Juliette Arnaud entame la deuxième semaine de lecture de Tolstoï et reprend la lecture au moment où Napoléon et son armée franchissent la frontière russe en 1812...

Le 12 Juin 1812, les armées occidentales (c’est à dire «nous» les français) franchissent la frontière russe et la guerre commence. Forcément plus particulière pour Tolstoï puisqu’elle se déroule sur le territoire russe, de la frontière jusqu’à l’Antique et Sainte Capitale de la Russie, Moscou. Plus particulière pour nous aussi, lectrices et lecteurs  : ça fait mille pages qu’on est là, qu’on veut savoir pourquoi et comment Moscou a brûlé, alors laissez moi vous dire que quand Napoléon franchit la frontière en toute détente, nous (nous les gars aux mille pages) (français ou pas) on est à peu près aussi vénère que si notre voisin avait jugé utile de venir faire caca dans notre lit.

«Des millions d’hommes commirent les uns à l’égard des autres plus de forfaits - mensonges, trahisons, vols, émissions de fausse monnaie, pillages, incendies et meurtres -que n’en contiennent depuis des siècles les archives de tous les tribunaux du monde, cependant qu’au cours de cette période les hommes coupables de ces crimes ne les considéraient pas comme des crimes». Et oui, cette petite finesse qui dit «A la guerre comme à la guerre» et qui te permet de faire de ton pire tout à fait officiellement parce que si c’est toi gagne à la fin, y aura personne pour te dire que t’as triché. Et ne venez pas me dire «Ouais mais maintenant y a des règles tout ça, on peut pas tout faire» parce qu’il y avait déjà des lois de la guerre, dès l’Antiquité même, et ça n’a empêché absolument personne et aucune nation d’inventer des subtilités toujours plus performantes à base d’absence de scrupules, merci beaucoup. 

Où en étais-je? Ah oui, la frontière, la Russie, Napoléon en 1812. «Toute sa personne envahie par l’embonpoint, avec ses épaules larges et grasses, son ventre et sa poitrine pointant malgré lui en-avant, avait cet aspect important que présentent les hommes d’une quarantaine d’années vivant dans le bien-être». 

Quelqu’un se reconnait? Non? je continue... Je récapitule : Tolstoï n’est pas la cheftaine du fan club de Napoléon.
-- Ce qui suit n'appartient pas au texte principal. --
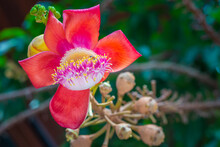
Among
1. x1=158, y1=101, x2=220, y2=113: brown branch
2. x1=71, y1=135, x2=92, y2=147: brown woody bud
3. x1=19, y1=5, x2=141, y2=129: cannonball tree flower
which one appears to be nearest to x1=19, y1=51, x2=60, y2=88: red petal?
x1=19, y1=5, x2=141, y2=129: cannonball tree flower

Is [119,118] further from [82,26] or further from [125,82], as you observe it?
[82,26]

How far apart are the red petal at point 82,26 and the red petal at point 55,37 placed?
0.01 m

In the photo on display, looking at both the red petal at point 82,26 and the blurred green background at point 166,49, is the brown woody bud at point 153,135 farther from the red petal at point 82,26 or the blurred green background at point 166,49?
the blurred green background at point 166,49

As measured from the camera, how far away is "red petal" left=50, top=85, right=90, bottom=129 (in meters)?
0.39

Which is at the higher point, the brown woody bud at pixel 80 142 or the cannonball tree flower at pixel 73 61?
the cannonball tree flower at pixel 73 61

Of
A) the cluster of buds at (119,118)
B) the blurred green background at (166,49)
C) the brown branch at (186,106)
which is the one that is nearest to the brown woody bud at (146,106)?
the cluster of buds at (119,118)

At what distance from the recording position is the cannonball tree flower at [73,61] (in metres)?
0.40

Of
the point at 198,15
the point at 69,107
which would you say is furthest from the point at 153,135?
the point at 198,15

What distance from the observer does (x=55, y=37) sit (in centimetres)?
41

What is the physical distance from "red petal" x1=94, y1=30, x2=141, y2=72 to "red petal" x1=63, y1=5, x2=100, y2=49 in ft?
0.06

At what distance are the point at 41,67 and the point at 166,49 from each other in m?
0.97

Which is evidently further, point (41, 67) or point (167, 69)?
point (167, 69)

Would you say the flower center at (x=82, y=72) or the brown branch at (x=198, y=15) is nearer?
the flower center at (x=82, y=72)

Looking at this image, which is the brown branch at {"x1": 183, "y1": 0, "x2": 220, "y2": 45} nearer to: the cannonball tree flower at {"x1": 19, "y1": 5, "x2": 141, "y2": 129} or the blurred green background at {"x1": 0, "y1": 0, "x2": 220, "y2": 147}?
the blurred green background at {"x1": 0, "y1": 0, "x2": 220, "y2": 147}
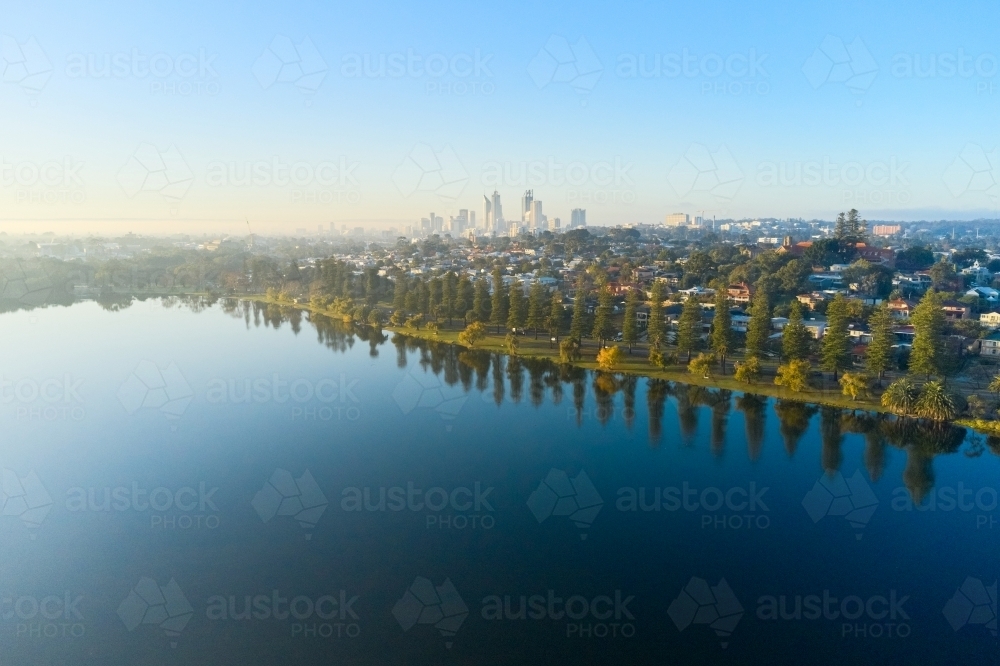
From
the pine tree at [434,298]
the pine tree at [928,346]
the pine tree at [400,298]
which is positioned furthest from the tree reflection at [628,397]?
the pine tree at [400,298]

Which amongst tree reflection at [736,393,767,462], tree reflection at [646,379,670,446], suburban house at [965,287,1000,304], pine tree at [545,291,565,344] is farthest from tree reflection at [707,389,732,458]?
suburban house at [965,287,1000,304]

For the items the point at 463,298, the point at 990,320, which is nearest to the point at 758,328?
the point at 990,320

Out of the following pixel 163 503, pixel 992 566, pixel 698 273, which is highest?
pixel 698 273

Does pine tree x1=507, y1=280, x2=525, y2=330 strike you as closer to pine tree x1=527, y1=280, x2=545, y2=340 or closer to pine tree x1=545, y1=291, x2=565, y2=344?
pine tree x1=527, y1=280, x2=545, y2=340

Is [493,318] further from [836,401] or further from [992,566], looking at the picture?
[992,566]

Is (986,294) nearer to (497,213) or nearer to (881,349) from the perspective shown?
(881,349)

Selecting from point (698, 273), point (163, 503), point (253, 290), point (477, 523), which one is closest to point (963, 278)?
point (698, 273)

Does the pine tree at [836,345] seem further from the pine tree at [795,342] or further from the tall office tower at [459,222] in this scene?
the tall office tower at [459,222]

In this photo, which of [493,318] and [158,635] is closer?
[158,635]
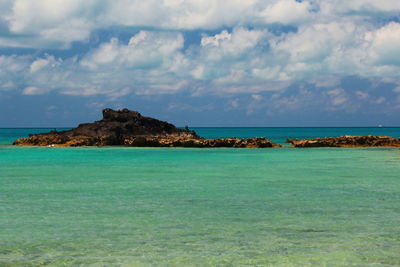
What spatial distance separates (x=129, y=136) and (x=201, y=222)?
225 ft

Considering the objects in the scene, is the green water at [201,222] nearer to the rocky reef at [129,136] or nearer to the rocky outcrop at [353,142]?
the rocky outcrop at [353,142]

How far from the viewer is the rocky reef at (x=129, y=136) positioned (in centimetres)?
7588

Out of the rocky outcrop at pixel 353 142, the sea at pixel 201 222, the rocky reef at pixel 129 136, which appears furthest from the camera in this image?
the rocky reef at pixel 129 136

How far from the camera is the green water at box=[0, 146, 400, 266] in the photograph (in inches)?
453

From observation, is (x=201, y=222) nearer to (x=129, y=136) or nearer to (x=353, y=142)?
(x=353, y=142)

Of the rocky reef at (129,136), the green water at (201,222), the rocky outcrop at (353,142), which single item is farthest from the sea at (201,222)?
the rocky reef at (129,136)

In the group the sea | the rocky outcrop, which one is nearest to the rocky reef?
the rocky outcrop

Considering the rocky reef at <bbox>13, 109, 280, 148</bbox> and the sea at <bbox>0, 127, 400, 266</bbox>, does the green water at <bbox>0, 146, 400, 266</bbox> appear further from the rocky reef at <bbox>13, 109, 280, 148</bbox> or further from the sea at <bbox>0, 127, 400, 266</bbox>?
the rocky reef at <bbox>13, 109, 280, 148</bbox>

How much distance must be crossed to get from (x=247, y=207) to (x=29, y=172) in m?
20.3

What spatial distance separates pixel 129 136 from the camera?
83.0m

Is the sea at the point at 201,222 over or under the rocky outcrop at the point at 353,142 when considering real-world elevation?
under

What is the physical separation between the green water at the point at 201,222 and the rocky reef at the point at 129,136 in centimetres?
4741

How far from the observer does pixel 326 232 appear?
13.9 meters

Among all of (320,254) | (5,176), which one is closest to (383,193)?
(320,254)
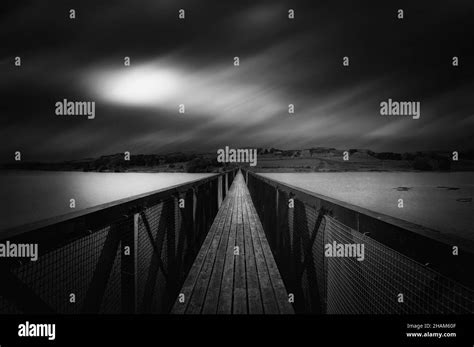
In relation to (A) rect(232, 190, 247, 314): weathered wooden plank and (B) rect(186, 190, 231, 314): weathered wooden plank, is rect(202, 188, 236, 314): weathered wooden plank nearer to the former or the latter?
(B) rect(186, 190, 231, 314): weathered wooden plank

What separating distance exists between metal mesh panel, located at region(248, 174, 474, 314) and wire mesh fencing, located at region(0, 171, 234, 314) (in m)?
1.36

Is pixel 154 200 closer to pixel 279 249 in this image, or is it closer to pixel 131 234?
pixel 131 234

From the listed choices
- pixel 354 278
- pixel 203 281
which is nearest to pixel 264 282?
pixel 203 281

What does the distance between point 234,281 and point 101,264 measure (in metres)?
2.81

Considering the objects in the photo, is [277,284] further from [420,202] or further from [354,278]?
[420,202]

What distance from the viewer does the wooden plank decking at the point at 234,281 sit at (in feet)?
12.4

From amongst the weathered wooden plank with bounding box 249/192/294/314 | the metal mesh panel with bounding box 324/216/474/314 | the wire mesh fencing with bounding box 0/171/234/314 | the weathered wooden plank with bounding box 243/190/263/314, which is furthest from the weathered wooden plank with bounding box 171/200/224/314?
the metal mesh panel with bounding box 324/216/474/314

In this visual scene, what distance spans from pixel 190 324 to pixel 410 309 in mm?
1445

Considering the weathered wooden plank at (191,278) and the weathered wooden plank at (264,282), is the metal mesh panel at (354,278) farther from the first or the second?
the weathered wooden plank at (191,278)

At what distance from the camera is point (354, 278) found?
2406mm

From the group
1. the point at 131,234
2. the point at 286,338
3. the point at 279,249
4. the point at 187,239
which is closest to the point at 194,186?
Answer: the point at 187,239

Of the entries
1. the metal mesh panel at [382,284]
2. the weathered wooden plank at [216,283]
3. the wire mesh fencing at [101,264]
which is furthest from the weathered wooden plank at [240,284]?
the metal mesh panel at [382,284]

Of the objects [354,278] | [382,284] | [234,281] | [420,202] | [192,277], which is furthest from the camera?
[420,202]

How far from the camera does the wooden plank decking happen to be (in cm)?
377
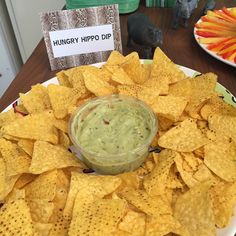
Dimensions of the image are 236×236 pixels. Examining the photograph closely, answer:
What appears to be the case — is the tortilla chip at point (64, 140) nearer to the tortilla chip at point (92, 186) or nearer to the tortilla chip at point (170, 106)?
the tortilla chip at point (92, 186)

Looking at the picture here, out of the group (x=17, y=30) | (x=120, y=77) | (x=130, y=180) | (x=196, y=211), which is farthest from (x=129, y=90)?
(x=17, y=30)

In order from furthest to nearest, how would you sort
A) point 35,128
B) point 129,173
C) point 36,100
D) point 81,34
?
point 81,34 → point 36,100 → point 35,128 → point 129,173

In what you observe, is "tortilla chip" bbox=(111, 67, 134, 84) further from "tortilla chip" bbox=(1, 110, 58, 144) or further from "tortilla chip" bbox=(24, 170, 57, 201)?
"tortilla chip" bbox=(24, 170, 57, 201)

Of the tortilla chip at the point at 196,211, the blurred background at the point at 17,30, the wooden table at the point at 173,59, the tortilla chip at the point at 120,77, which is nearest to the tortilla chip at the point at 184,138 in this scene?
the tortilla chip at the point at 196,211

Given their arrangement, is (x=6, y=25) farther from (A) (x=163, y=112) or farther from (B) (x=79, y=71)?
(A) (x=163, y=112)

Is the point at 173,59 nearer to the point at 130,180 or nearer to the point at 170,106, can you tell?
the point at 170,106

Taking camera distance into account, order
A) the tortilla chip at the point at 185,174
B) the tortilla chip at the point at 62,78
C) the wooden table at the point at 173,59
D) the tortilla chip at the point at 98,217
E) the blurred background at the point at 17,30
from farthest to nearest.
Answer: the blurred background at the point at 17,30
the wooden table at the point at 173,59
the tortilla chip at the point at 62,78
the tortilla chip at the point at 185,174
the tortilla chip at the point at 98,217

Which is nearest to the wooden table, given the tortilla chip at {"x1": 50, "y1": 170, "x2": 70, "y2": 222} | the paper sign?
the paper sign
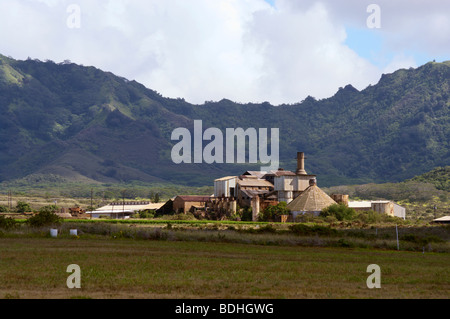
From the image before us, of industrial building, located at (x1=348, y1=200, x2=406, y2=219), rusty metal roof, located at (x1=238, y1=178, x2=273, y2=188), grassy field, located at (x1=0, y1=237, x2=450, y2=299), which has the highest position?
rusty metal roof, located at (x1=238, y1=178, x2=273, y2=188)

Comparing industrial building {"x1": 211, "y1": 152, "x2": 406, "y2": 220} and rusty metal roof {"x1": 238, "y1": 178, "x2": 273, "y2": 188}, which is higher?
rusty metal roof {"x1": 238, "y1": 178, "x2": 273, "y2": 188}

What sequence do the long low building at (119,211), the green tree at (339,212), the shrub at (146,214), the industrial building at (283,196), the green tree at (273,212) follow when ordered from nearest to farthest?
the green tree at (339,212) < the green tree at (273,212) < the industrial building at (283,196) < the shrub at (146,214) < the long low building at (119,211)

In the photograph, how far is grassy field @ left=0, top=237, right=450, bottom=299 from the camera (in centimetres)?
3036

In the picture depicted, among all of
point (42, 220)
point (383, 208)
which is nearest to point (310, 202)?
point (383, 208)

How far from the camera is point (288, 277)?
3619 centimetres

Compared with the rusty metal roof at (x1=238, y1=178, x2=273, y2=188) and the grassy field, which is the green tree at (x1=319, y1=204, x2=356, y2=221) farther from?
the grassy field

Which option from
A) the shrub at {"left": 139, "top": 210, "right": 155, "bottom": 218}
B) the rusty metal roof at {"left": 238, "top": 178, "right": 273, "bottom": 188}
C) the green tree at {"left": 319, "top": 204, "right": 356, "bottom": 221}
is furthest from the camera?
the rusty metal roof at {"left": 238, "top": 178, "right": 273, "bottom": 188}

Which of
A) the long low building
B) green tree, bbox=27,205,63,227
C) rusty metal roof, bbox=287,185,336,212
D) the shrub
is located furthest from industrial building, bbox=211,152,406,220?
green tree, bbox=27,205,63,227

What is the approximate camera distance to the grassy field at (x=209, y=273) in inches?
1195

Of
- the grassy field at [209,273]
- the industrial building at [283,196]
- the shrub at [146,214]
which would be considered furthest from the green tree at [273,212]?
the grassy field at [209,273]

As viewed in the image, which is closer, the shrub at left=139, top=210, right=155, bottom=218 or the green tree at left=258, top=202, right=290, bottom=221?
the green tree at left=258, top=202, right=290, bottom=221

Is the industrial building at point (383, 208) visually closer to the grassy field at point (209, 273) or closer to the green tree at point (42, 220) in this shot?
the green tree at point (42, 220)

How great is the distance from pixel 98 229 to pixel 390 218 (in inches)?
2442

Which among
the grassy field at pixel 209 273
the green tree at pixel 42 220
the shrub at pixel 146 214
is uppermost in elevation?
the shrub at pixel 146 214
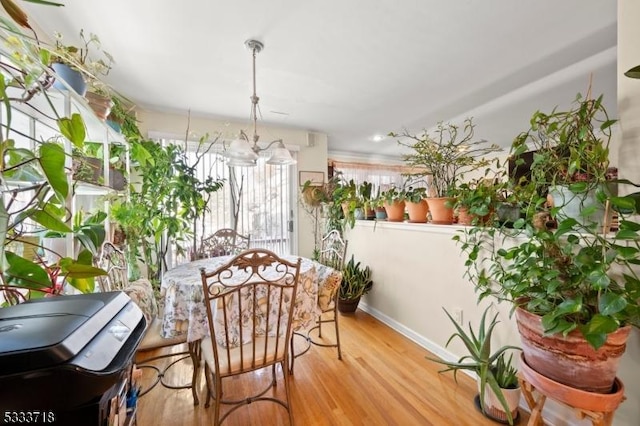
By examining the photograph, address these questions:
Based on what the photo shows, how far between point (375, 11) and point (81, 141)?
174 centimetres

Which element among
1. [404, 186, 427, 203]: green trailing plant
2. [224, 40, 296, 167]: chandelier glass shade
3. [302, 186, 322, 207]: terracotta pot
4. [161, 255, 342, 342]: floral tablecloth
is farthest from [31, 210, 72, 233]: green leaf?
[302, 186, 322, 207]: terracotta pot

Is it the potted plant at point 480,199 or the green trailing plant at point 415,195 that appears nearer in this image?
the potted plant at point 480,199

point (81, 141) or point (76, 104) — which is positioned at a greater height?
point (76, 104)

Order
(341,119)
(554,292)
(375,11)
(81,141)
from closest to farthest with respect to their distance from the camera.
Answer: (81,141) → (554,292) → (375,11) → (341,119)

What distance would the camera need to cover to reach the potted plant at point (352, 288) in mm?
2873

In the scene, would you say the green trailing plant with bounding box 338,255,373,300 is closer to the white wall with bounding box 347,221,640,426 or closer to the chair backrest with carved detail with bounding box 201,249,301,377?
the white wall with bounding box 347,221,640,426

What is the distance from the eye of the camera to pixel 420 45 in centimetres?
200

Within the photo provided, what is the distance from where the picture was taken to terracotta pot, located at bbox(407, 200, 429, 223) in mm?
2279

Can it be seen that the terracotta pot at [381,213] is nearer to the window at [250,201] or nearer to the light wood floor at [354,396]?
the light wood floor at [354,396]

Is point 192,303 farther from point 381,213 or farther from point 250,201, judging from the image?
point 250,201

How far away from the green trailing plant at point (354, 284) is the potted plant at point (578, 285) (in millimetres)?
1660

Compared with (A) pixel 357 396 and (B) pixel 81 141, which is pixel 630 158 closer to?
(A) pixel 357 396

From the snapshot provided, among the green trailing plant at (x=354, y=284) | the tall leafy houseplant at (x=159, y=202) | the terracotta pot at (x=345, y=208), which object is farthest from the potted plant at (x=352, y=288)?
the tall leafy houseplant at (x=159, y=202)

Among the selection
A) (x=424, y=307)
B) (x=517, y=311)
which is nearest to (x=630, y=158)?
(x=517, y=311)
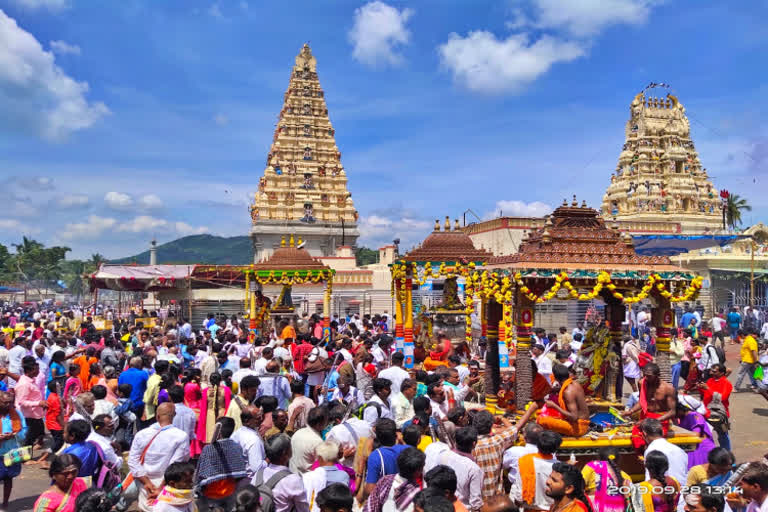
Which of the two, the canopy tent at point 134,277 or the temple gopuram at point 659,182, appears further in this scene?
the temple gopuram at point 659,182

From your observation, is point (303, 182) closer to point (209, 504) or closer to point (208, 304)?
point (208, 304)

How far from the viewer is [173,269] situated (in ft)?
82.6

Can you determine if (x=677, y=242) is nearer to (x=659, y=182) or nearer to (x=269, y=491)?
(x=659, y=182)

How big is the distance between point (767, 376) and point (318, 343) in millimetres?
8146

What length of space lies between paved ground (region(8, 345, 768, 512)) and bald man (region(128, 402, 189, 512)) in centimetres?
266

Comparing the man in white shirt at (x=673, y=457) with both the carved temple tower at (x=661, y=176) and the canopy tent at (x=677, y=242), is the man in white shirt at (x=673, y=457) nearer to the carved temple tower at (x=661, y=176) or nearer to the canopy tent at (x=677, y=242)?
the canopy tent at (x=677, y=242)

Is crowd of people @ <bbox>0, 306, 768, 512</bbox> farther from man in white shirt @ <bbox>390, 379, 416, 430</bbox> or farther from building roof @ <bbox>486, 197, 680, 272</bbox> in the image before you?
building roof @ <bbox>486, 197, 680, 272</bbox>

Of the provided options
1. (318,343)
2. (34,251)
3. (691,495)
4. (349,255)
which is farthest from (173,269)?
(34,251)

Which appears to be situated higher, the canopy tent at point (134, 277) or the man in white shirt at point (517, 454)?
the canopy tent at point (134, 277)

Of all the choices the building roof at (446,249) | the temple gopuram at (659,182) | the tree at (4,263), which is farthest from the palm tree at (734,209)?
the tree at (4,263)

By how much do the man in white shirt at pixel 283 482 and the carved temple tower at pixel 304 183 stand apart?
1557 inches

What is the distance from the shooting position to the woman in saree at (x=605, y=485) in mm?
4785

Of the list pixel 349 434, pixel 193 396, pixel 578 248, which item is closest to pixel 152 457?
pixel 349 434

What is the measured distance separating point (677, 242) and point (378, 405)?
83.6ft
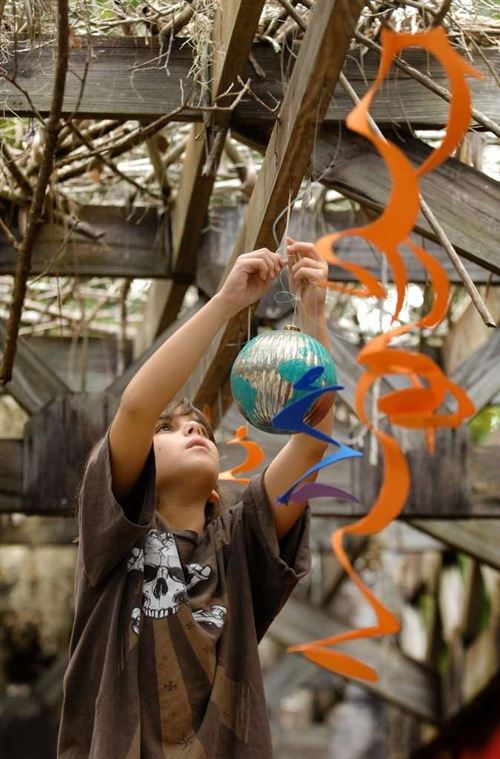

Ce n’est pas tant qu’il n’est pas énamouré de notre empereur, ou qu’il est bêtement chauvin, c’est que pour écrire ce livre, quelques décennies après cette guerre, Tolstoï a beaucoup étudié, enquêté, réfléchi et il démonte toute idée de stratégie géniale de la part des français ou des russes. Il démonte aussi les causes de la guerre évoquées par les historiens de son temps, de tous les temps, et qu’on pourrait résumer par cette phrase qui m’a percuté la rétine :  «Tout s’est produit fortuitement». Toute cette boucherie : fortuite. Hasardeuse. Relire tout ça en cherchant de la logique, de la rationalité est stupide et mensonger.  

Ceci étant posé, la lectrice suit tout ça de très très près parce outre des millions d’autres, le Prince André y est aussi. Depuis Austerlitz, il a cessé d’admirer Napoléon, il ne croit plus que la guerre c’est autre chose que le mérite accordé à celui qui a tué le plus de gens. Mais il est là, malgré un seum idéologique considérable, parce qu’il est russe, et qu’il a un autre spleen plus intime : il n’est plus le fiancé de Natacha. Keuaaaaa? Mais non! Mais enfin mais pourquoi?! ils étaient si bien accordés? Alors qu’il aimait si fort l’âme de Natacha, «cette force qui animait son âme, cette sincérité, cette ouverture de l’âme, cette âme même qui semblait liée à son corps», il part à la guerre sans se protéger  : il refuse une place pépère dans l’état major, il insiste pour être à la tête de son régiment. Mais non!  Mais enfin qu’est ce qui s’est passé?